Was he not angry at this treatment? No. He found it quite in order at that time. The well-fed, warmly dressed people impressed him, especially the cap of Vauvara Ivanovna--that was the name of his mistress. He felt a respectful shudder pass over him every time he saw this structure of blonde, red flowers, and green ribbon. Except the Kremlin, nothing impressed him so much as this house.
When the whole family, in festival attire, went to church on Sunday, he stood at the door, quite oppressed by the feeling of modest wonder, and looked after the well-dressed, well-fed people. He did his best to make himself useful and agreeable, and to please them.
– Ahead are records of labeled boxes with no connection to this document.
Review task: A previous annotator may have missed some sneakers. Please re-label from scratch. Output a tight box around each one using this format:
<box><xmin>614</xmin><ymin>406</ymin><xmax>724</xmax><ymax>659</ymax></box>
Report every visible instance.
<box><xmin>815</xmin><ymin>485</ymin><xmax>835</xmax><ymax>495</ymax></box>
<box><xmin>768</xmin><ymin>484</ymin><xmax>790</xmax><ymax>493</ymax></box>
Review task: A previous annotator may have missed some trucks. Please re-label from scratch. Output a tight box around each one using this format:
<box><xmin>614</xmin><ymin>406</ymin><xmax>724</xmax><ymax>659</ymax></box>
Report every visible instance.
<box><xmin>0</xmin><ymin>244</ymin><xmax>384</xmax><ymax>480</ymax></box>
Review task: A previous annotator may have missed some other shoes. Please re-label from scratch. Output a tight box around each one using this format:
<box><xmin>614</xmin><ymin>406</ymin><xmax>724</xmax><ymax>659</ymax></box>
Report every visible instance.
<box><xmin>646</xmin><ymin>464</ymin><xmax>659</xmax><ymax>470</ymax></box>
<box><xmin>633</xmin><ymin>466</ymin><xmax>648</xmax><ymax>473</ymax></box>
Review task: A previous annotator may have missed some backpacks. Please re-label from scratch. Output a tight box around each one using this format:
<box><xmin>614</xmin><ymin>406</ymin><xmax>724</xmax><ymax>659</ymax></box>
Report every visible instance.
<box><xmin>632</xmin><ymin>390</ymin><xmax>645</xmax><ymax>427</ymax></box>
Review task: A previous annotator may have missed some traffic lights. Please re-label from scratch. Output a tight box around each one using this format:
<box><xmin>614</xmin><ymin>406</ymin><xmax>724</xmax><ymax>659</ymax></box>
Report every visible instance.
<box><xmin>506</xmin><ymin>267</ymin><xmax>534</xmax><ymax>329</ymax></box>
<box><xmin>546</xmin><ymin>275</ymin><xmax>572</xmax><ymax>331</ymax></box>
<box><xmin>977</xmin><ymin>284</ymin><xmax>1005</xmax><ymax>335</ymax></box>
Yes, he was just so small and pitiable, as a half-starved six-year-old pigmy. And then, in conclusion, one day he simply could bear it no longer and ran back to his mother. He found the way. With that quite animal sense of locality and traces, which only children of the lowest classes of men have, he found it. His mother was at home; she was frightened when she saw him. Had they turned him out? Yes, she was frightened. In the first moment she was frightened; then--here Lensky stammered in his confession--naturally she was glad; for, what use of losing words?--naturally she was glad. How she kissed him and caressed him with her poor, rough, toil-worn, and still such gentle, warm hands. He still felt her hands sometimes on him, in dreams, especially behind his ears and on his neck. Then she fed him. She spread a red and white flowered cloth over the table in his honor, and after that she gave him a holy picture. Then she said it could not be otherwise; he must go back to Simon Ephremitsch; it was for his own good. When he had become a great artist, then he would come to fetch her in a coach with four horses.
That impressed him. And in order to calm him completely, she promised to visit him very soon.
But she did not come; and when he ran back to her, after about a month, she was no longer in her old abode; he never found her! Soon afterward she sent him two pretty little shirts, delicately embroidered in red and blue. But she herself did not come. Never!
At his first appearance in public--he had performed his piece with the anxious assiduity of a little monkey that fears a blow, he asserted--to his great astonishment, he was applauded. In the midst of the hand-clapping he suddenly heard a sob. He was convinced that his mother had been at the concert.
At the conclusion they handed him a laurel wreath, the same which now hung in his room; quite a poor woman had brought it, they said. He guessed immediately that the wreath came from his mother; and suddenly, just as a couple of music-lovers had stepped on the stage, in order to see the wonderful little animal near by, he began to stamp his feet and clench his fists, to scream and to sob, until every one crowded around him. His principal threatened him with blows; a very pretty young lady in a blue-silk dress took him on her lap to quiet him; but all was of no use.
He saw his mother once more--in her coffin.
His benefactor told him that she was dead, and that, after all, it was suitable that he should show her the last honors. The coffin stood on a table, surrounded by thin, poorly-burning candles, and she lay within, so small and thin, her hands folded on her breast, in a poor shroud, that they had bought ready made for a few copecks.